Question:
Suppose a power series $$\sum_{n=0}^\infty a_n x^n$$ Satisfies $$a_{n-2} + (n^2 + \alpha^2)a_n =0,\ for\ all\ n\geqslant 2$$ What is the radius of convergence of the power series?
I have tried:
1) Split into 2, odds and even
2) $$a_{0} + (n^2 + \alpha^2)a_2=0$$ $$a_{1} + (n^2 + \alpha^2)a_3=0$$ 3)$$a_{0} + (n^2 + \alpha^2)a_2=a_{1} + (n^2 + \alpha^2)a_3 $$ 4) $$\frac {a_0-a_1}{a_3-a_0} = (n^2 + \alpha^2)$$ 5) I am stuck here , I don't know whether this approach is correct.
After thinking a bit about it, I think there is simpler.
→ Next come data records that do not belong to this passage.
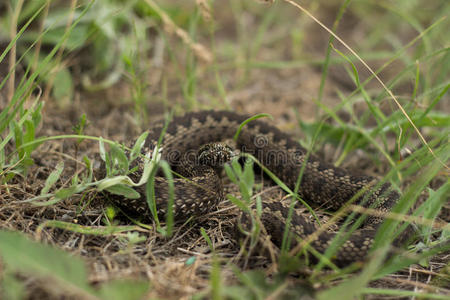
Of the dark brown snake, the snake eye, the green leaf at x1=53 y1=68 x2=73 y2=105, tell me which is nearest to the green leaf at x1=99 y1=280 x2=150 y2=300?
the dark brown snake

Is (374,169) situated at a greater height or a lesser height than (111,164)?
lesser

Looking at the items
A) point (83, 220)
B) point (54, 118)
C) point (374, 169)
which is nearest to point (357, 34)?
point (374, 169)

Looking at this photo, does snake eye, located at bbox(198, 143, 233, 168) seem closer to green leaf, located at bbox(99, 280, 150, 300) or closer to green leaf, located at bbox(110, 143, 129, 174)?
green leaf, located at bbox(110, 143, 129, 174)


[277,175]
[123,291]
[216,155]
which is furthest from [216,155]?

We have $|a_{n-2}| =(n^2+\alpha^2)|a_n|\ge n^2|a_n|$ thus $|a_n|\le \frac 1{n^2}|a_{n-2}|\le \dfrac{|a_{n\bmod 2}|}{(n!!)^2}$
If we take $M=\max(|a_0|,|a_1|)$ we have $|a_n|\le \dfrac{M}{(n!!)^2}$ and this gives absolute convergence with an infinite radius
In fact $\alpha$ is just a disturbance here, $a_n\to 0$ fast enough with the division by $n^2$ each step.